--- START Records provided ---
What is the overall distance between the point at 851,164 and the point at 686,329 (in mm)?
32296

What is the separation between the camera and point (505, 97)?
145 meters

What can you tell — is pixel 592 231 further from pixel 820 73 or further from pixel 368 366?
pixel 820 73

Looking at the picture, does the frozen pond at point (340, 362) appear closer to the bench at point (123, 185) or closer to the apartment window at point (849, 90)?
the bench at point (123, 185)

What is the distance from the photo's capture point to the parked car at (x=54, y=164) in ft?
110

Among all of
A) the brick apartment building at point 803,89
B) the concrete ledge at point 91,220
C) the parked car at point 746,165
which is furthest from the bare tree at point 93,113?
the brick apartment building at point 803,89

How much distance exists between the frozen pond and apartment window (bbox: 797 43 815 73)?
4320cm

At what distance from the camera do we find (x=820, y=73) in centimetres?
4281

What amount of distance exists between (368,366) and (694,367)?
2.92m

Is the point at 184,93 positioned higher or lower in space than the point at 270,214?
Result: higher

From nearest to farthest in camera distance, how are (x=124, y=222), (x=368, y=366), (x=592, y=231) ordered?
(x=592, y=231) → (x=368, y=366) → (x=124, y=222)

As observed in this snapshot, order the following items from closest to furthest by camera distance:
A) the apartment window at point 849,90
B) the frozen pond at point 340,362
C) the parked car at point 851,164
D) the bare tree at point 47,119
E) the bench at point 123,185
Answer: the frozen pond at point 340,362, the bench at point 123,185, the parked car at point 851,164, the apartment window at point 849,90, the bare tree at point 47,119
--- END Records provided ---
--- START Records provided ---
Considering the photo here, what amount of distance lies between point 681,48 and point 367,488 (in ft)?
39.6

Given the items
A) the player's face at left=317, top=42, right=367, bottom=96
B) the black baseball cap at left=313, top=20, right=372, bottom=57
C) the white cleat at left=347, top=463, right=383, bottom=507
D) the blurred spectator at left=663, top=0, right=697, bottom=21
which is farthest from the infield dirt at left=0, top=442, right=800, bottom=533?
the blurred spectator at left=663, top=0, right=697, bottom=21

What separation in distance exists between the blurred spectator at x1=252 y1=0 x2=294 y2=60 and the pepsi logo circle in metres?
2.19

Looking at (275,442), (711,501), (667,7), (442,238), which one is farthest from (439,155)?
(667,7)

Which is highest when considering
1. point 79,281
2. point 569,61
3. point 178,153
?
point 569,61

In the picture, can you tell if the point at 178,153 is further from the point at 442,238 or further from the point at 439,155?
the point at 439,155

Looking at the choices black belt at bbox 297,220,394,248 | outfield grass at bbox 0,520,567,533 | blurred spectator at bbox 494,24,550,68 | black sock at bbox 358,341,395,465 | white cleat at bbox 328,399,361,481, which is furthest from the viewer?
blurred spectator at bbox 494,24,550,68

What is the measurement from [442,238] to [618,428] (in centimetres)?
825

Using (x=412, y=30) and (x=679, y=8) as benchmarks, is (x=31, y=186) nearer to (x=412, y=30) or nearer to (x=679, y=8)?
--- END Records provided ---
--- START Records provided ---
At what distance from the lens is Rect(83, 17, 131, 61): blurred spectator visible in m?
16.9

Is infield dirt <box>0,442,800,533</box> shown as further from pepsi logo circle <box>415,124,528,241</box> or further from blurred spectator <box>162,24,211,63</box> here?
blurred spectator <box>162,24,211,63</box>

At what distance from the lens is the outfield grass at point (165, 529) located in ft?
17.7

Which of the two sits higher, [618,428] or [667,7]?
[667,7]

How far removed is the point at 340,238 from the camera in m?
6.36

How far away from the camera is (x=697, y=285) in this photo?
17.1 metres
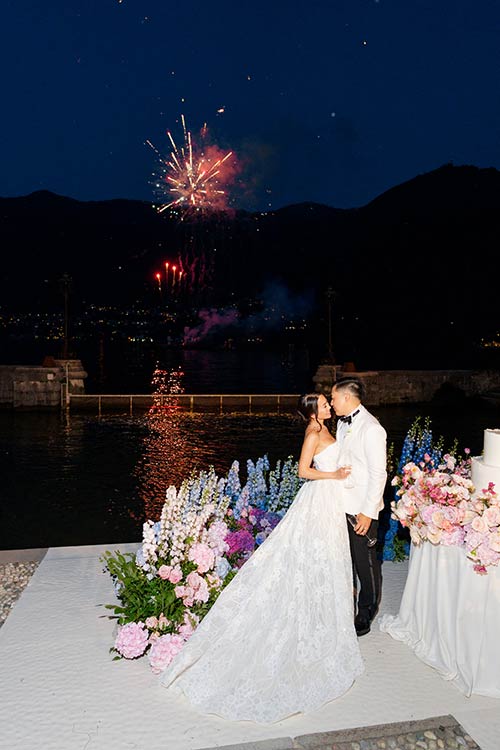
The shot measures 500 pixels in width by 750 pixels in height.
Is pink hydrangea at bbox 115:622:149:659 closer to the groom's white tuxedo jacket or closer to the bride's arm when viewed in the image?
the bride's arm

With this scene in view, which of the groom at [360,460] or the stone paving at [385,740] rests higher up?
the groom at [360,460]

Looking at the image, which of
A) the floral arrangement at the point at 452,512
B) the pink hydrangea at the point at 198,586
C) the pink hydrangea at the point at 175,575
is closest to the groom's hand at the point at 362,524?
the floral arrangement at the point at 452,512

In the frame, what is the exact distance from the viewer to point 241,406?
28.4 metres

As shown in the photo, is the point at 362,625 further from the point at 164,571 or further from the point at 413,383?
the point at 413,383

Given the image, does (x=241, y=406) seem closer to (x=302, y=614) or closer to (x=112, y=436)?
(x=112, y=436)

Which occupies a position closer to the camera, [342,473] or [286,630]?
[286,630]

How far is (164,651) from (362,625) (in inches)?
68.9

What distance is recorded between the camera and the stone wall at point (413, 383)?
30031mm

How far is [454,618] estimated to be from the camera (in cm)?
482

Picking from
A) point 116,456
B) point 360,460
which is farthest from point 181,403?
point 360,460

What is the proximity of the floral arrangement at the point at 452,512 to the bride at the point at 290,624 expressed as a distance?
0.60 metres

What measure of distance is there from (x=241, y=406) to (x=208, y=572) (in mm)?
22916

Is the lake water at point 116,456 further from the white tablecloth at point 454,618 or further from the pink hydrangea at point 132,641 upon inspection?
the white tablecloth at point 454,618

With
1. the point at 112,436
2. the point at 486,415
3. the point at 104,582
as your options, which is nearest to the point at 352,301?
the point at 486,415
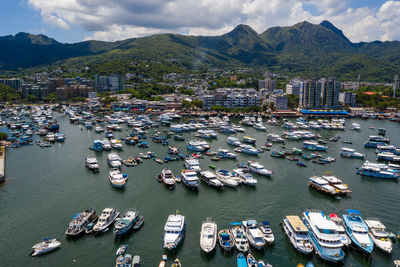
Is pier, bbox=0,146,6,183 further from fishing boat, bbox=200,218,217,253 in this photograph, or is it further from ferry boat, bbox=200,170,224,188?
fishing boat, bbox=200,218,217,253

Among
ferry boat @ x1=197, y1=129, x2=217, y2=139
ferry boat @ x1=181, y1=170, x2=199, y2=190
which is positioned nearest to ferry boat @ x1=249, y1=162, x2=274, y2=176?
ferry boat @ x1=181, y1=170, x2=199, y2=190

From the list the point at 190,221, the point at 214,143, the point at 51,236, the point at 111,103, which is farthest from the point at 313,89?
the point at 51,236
--- END Records provided ---
→ Goal: Copy the lines of the data verbatim, starting at the line containing "At what distance from the camera" and ending at the line containing "(x=592, y=231) →".

→ Task output:
At what distance from the camera do we find (x=820, y=73) in centimetres?
4281

What amount of distance exists between (368,366) and (694,367)?
2.92m

Is the point at 184,93 positioned higher or lower in space than the point at 270,214?
Result: higher

From nearest to farthest in camera distance, how are (x=124, y=222), (x=368, y=366), (x=592, y=231) ordered?
(x=592, y=231) → (x=368, y=366) → (x=124, y=222)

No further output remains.